* begin SELECTED EXCERPT *
The likely conclusion of the war in Ukraine during Trump’s first year in office will only be the tip of the iceberg of the transformations on the horizon for Eastern Europe. States in the region, most notably Poland and the Baltics, are already looking beyond Ukraine to a scenario in which Russia might soon be ready to unleash its war machine on NATO’s East itself, which, without ironclad American security guarantees, would be more vulnerable than ever. And yet, for Eastern Europe, this tense moment offers surprising opportunities. In the absence of America’s guiding and often constraining hand, they will have the chance to redefine their own defense future, reap the rewards of the post-war economic order in Ukraine, and finally force Western Europe to confront the realities of the multipolar world head-on.

What we are looking at, in other words, is a complete shift of the balance of power in Eastern Europe. In the short term, Poland and the Baltics will have no choice but to pick up slack and assume a stronger position in Europe than they have in memory, as they stare down the barrel of a Russia that will only be further emboldened by a de facto triumph in Ukraine and the weakening of the American security blanket in Europe. Meanwhile, Ukraine is facing its worst-case scenario, with the spigot of U.S. support likely to turn itself off—forcing Europe to take the reins of Ukraine’s, and its own, defense for the first time in generations.
* end SELECTED EXCERPT *
* begin DATASET ROWS *
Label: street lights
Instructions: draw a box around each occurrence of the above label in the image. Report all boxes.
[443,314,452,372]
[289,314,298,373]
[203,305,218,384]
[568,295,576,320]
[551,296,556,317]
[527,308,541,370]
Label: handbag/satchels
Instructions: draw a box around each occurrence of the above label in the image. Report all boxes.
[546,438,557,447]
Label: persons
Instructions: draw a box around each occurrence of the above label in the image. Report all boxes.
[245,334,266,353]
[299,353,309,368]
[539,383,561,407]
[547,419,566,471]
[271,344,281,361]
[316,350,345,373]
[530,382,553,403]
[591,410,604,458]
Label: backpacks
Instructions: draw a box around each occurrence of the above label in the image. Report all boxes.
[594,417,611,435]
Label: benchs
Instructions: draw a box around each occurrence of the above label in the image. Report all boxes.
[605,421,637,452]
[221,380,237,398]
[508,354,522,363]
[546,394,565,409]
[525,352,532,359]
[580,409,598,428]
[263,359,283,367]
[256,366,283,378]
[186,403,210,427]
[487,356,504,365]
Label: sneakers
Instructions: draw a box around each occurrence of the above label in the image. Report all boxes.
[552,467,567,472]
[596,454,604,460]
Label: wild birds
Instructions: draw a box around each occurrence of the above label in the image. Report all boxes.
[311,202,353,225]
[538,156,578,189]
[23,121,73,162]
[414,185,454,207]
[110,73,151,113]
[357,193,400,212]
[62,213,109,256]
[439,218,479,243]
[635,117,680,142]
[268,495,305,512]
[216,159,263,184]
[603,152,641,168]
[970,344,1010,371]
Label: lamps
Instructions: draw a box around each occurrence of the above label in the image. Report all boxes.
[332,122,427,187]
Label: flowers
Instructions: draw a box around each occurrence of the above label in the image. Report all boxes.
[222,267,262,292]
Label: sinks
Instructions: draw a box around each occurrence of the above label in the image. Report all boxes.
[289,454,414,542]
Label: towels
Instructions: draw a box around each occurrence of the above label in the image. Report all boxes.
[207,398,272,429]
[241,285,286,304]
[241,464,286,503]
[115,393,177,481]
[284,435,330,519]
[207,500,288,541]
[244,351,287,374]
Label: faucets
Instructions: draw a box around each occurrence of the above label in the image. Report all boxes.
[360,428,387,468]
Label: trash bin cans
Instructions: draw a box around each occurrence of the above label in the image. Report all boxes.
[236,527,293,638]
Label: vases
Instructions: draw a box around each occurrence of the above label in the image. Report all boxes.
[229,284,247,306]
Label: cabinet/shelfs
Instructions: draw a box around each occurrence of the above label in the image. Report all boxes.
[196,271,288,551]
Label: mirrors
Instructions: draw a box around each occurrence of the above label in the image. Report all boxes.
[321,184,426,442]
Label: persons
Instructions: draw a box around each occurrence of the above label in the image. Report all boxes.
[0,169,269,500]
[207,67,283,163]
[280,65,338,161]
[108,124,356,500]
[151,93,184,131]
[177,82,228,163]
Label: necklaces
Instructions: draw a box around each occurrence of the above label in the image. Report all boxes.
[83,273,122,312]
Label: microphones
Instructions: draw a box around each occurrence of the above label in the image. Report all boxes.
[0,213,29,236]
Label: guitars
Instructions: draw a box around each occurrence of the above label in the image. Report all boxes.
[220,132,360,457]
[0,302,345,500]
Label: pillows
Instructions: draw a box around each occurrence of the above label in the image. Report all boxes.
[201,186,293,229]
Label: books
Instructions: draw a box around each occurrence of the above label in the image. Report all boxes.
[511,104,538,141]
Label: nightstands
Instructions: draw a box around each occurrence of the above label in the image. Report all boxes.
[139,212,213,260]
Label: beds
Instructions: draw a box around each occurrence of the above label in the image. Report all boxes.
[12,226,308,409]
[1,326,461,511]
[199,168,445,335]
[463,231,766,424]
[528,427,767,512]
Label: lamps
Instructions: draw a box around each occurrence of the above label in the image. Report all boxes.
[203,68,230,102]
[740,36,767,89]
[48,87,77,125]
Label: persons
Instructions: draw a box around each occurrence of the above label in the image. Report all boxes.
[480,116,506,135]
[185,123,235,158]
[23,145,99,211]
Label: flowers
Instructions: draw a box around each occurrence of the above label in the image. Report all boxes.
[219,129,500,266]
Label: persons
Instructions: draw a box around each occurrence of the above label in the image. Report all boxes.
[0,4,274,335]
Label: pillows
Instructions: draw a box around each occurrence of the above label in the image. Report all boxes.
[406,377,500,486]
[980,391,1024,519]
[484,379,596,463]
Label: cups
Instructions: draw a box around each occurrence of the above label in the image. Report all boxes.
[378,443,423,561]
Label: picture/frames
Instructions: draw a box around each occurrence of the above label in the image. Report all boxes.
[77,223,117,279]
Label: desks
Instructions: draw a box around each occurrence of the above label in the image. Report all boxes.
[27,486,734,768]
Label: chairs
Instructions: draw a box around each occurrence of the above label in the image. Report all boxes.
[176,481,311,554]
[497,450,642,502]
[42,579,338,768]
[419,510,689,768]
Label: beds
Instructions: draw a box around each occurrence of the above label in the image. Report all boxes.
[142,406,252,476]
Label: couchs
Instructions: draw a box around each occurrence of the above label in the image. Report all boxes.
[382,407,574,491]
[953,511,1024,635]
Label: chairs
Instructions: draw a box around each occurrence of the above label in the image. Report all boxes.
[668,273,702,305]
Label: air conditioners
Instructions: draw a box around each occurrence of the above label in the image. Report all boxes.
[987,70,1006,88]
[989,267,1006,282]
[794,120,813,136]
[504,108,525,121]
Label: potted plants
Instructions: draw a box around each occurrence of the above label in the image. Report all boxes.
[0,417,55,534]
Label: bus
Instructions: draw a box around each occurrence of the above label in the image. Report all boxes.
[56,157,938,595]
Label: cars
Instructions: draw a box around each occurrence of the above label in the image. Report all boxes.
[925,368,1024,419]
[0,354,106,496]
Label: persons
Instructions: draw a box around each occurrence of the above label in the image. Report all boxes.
* end DATASET ROWS *
▶ [GIVEN PROBLEM 1]:
Translate this sentence from the passage on Eastern Europe into Spanish: "And yet, for Eastern Europe, this tense moment offers surprising opportunities."
▶ [GIVEN PROBLEM 2]:
Recast the lines of the records as a numbered list, taking everything from the line that contains "Label: sinks" down to the line that contains "[196,271,288,551]", and leave out blank lines.
The passage on Eastern Europe and the records have nothing to do with each other.

▶ [COMPLETE RESPONSE 1]:
Y, sin embargo, para Europa del Este, este momento tenso ofrece oportunidades sorprendentes.

▶ [COMPLETE RESPONSE 2]:
1. Label: sinks
2. Instructions: draw a box around each occurrence of the above label in the image. Report all boxes.
3. [289,454,414,542]
4. Label: towels
5. Instructions: draw a box around each occurrence of the above label in the image. Report all boxes.
6. [207,398,272,429]
7. [241,285,286,304]
8. [241,464,286,503]
9. [115,393,177,481]
10. [284,435,330,519]
11. [207,500,288,541]
12. [244,351,287,374]
13. Label: faucets
14. Instructions: draw a box around each occurrence of the above label in the image. Report all boxes.
15. [360,428,387,468]
16. Label: trash bin cans
17. Instructions: draw a box around each occurrence of the above label in the image. Report all boxes.
18. [236,527,293,638]
19. Label: vases
20. Instructions: draw a box around each occurrence of the above label in the image. Report all boxes.
21. [229,284,247,306]
22. Label: cabinet/shelfs
23. Instructions: draw a box around each occurrence of the above label in the image. Report all boxes.
24. [196,271,288,551]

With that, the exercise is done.